Na entrevista abaixo, Dom João Carlos Petrini, presidente da Comissão Episcopal Pastoral para a Vida e a Família da CNBB, mostra as razões para a valorização da vida em qualquer circunstância
Ana Luiza Mahlmeister

No mês passado assistimos a liberação do aborto de fetos anencefálicos pelo Supremo Tribunal Federal. Na visão de Dom João Carlos Petrini, presidente da Comissão Episcopal Pastoral para a Vida e a Família da CNBB e bispo de Camaçari (BA), caminhamos para um empobrecimentos quando damos a preferência e legitimamos critérios da utilidade e exigências do mercado. “A vida humana é relação direta com o Mistério Criador. Por isso, é sinal concreto deste Mistério, de sua proximidade. Vale a pena criar em nossas famílias um clima de valorização da vida, em todas as situações e circunstâncias em que nos encontramos, não tanto como um dever, mas como o caminho no qual o Mistério nos surpreende com sua beleza, com um fascínio irresistível”, afirma.

Passos:Por que a Igreja se coloca contra o aborto de anencéfalos? Esta não seria uma postura desumana, que constrange a mulher grávida de um anencéfalo a um sofrimento ainda maior? Se o aborto não é a solução adequada, o que pode ser feito para evitar ou minimizar estes sofrimentos?
Dom João Carlos Petrini: É muito mais humano ajudar a mulher grávida de um bebê com alguma anomalia a completar o ciclo que começou quando se descobriu grávida e se encheu de alegria. Depois veio a tremenda notícia da anomalia. Com o apoio de familiares e amigos, pode levar a gravidez até o fim, e poderá ouvir o choro do seu bebê e poderá amá-lo intensamente pelo tempo que viverá. Poderá dar-lhe um nome, batizá-lo, fazer o funeral. Mesmo muitos anos depois desse acontecimento, ela poderá dizer: sofri muito, mas dei o melhor de mim a esse filho que amei como os outros ou até mais. É mais humano enfrentar o drama pedindo ajuda para não estar sozinha diante da dor, do que carregar o peso de não ter tido a coragem de acolher o filho incondicionalmente, de tê-lo rejeitado e expulso de seu ventre.

Instruções da tarefa -> Liste todas as ações em relação ao bebê que, segundo Dom João Carlos Petrini na entrevista, a mulher poderá realizar se levar a gravidez até o fim. As entradas não têm nenhuma relação com esta atividade.

(Linhas de um conjunto de dados)
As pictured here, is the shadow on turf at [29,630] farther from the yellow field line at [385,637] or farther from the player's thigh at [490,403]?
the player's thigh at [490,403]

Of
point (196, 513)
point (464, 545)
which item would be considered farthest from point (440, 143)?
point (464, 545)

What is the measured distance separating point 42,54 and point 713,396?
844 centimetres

Resultado do exercício ->
- Ouvir o choro do seu bebê
- Amá-lo intensamente pelo tempo que viverá
- Dar-lhe um nome
- Batizá-lo
- Fazer o funeral